I hope I’m not too far off with my guesses, but I should emphasize that this is really not the point of this exercise – what’s more important is the experience of tasting without preconceived notions about value and origin — it really forces you to focus on the tea in the cup, which after all, is why we were brought together in the first place. Cheers, Matt! (To be continued… Matt included a very interesting extra which will need an entire discussion of its own…)

Comments

  1. MattCha
    August 23, 2020 @ 11:00 pm

    Sample A- correct! I wanted to send you this famous and polarizing puerh that had all the puerh bloggers reviewing it 10-8 years ago. Just google it and you’ll see options/reviews of Hobbes, Jakob, Marshaln, Shah8, Paul /TwoDog, Suka, Wuxiang. You either love it or don’t but everyone respects the power!

    https://www.google.com/search?q=1997%20Henglichang%20Bulang

    Peace

    Reply
  2. MattCha
    August 24, 2020 @ 1:16 am

    B- Also correct. We have a very similar option about Yesheng mainly that it is not puerh! Knew you really detested Yesheng but think this one was interesting.

    It spent its whole 12 years in Canada and it did surprisingly well with its main feature of very floral perfume elegance juxtaposed with smoky bardyard old school style. It has many features you have found that I value in puerh such as strong Qi sensation and old school processing style.

    Peace

    Reply
  3. MattCha
    August 24, 2020 @ 1:20 am

    Sample C- see here

    https://mattchasblog.blogspot.com/2008/10/2008-yunnan-yunxian-humin-chachang.html?m=1

    Peace

    Reply
  4. MattCha
    August 24, 2020 @ 1:31 am

    Sample C- Correct again! You picked up on the region, Yang storage, and year! I didn’t see your review of this YQH perviously so hoped you would enjoy it.

    “Lots of heating, gentle clear energy and leading to plenty of frisson and skin cooling” I think you really picked up on the gentle but very powerful energy in this one nicely.

    Peace

    Reply
  5. MattCha
    August 24, 2020 @ 1:43 am

    Sample D- correct!

    In your review you said that this one is “ Quiet but strong” I love this description! Interesting you guessed 2003-2007 because I read somewhere that others also believed they used some aged maocha in here.

    Peace

    Reply
  6. MattCha
    August 24, 2020 @ 1:50 am

    Sample E- correct!

    Out of all the puerh I’ve purchased from Teas We Like this one might be winning at the speed test yet mine is the only review out there! I pretty much just wanted to bring more attention to this masterpiece and to see your blind take as you have not reviewed this one yet.

    Peace

    Reply
  7. MattCha
    August 24, 2020 @ 2:07 am

    Sample F-correct !!!!

    It’s interesting that you thought this was Yiwu but it is Lincang and I thought your Delta sample as Lincang and it was Yiwu. I find that the best examples of Lincang often taste very Yiwu and some Yiwu can pass as Lincang.

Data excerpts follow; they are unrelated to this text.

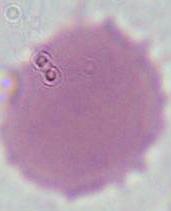
Micrograph. 1000x magnification. An erythrocyte is shown.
Assess this cell for malaria.
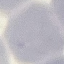
Uninfected.

stain = Giemsa
capture = smartphone camera at the microscope eyepiece
preparation = thin blood film
image type = automatically extracted cell patch, resized to 64 × 64 pixels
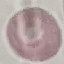

result: no malaria parasites detected
stain: Giemsa
preparation: thin blood smear
capture: smartphone through the microscope eyepiece
image_type: cell patch, automatically extracted from a larger field of view and resized to 64 × 64 pixels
Classify this cell by malaria status.
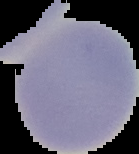

Uninfected.

Summary:
  - Preparation: thin blood film
  - Image size: 139×154 pixels
  - Image type: cell region segmented out of the field of view; surrounding area masked to black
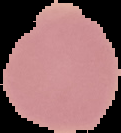
image type = segmented cell region on a black background
preparation = thin blood smear
result = no malaria parasites detected
image size = 121×133 pixels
Locate every Plasmodium parasite.
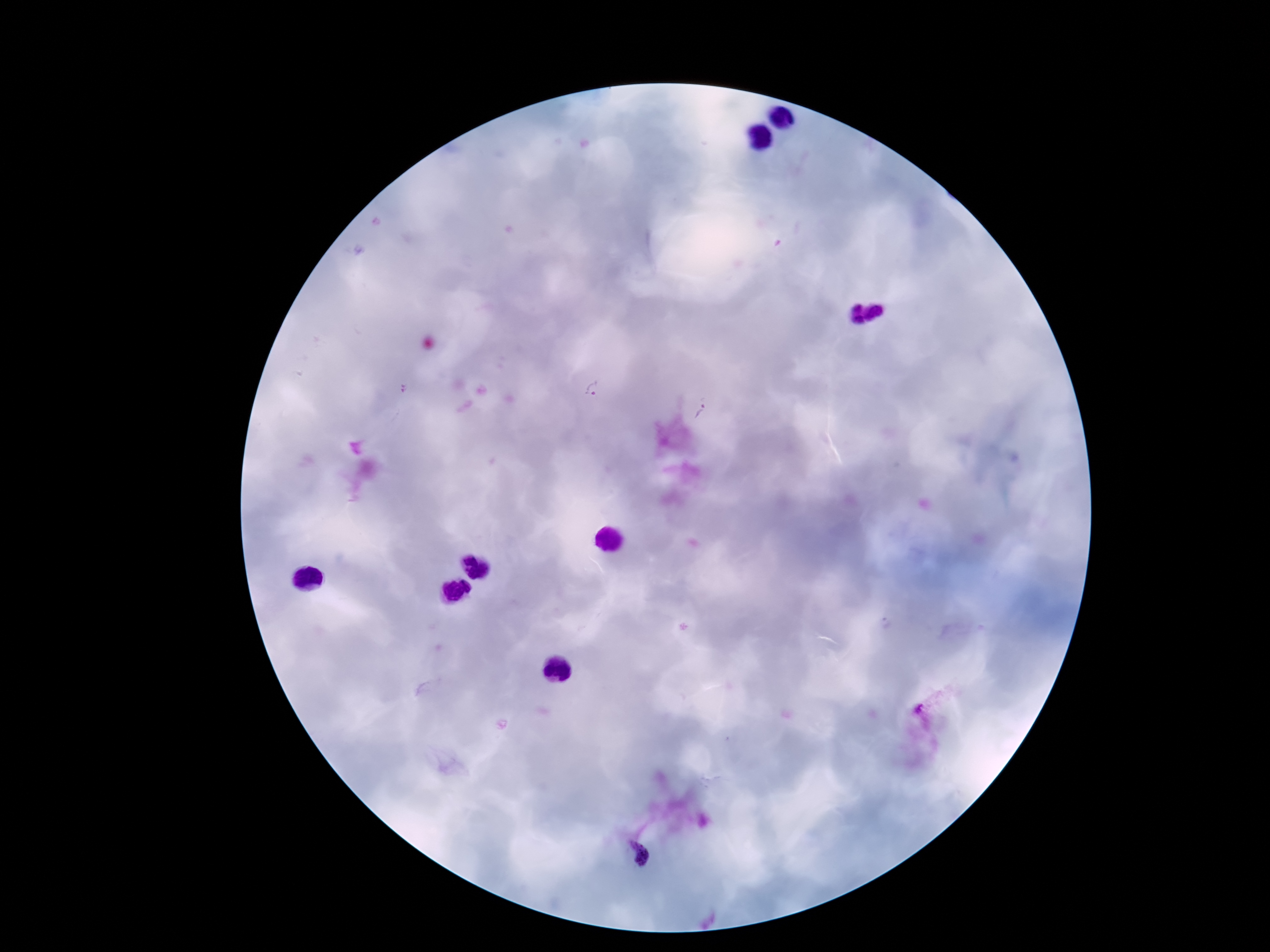
Approximate object centers, in pixels from the top-left corner.
Plasmodium parasites: (x=593, y=389), (x=704, y=410), (x=639, y=854).

Smartphone photograph taken through the microscope eyepiece. Single field of view. Giemsa stain. 100x magnification. Thick blood film. Image is 1270×952 pixels. Patient malaria status: positive.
Describe the morphology of the erythrocytes.
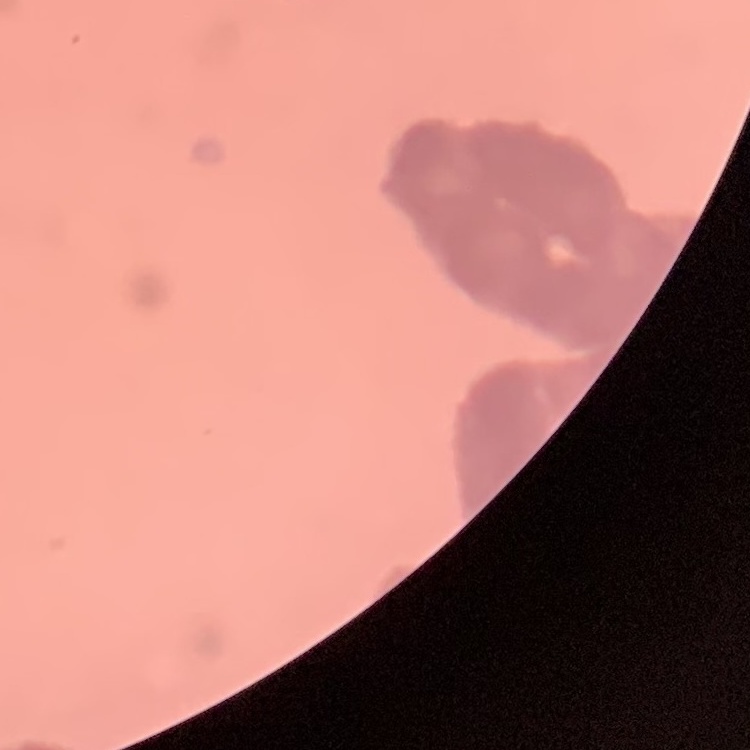
Rouleaux formation.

    However, the pice of Lincang, as you know, is much cheaper. I hit this one hard at Tea Urchin as it only goes for $110.00 for 357g cake and routinely goes on sale.

    http://teaurchin.com/shop-for-tea/puer/raw-puer/the-orchid-in-valley-2012-spring.html

    Peace

    Reply
  8. MattCha
    August 24, 2020 @ 2:37 am

    Sample G is also correct!!!!

    This review was super interesting to me because both you and Shah8 basically say the same thing when it comes to the material of this cake. Which is controversial if you believe the claim that the material is from GaoGan trees.

    You say “not necessarily gushu but not a particularly rough taidi.”

    Shah8 says “ There is also a major issue with green bitter tartness that one recognizes from plantation teas–either the leaves are from tea trees that aren’t that old, or the old trees got hit with a lot of fertilizer.”

    Interesting, you also both make the claim that this puerh will also likely age well.

    I always felt that this puerh was gushu-ish puerh with the strength of plantation puerh with a unique energy that seems to transmit the best of both.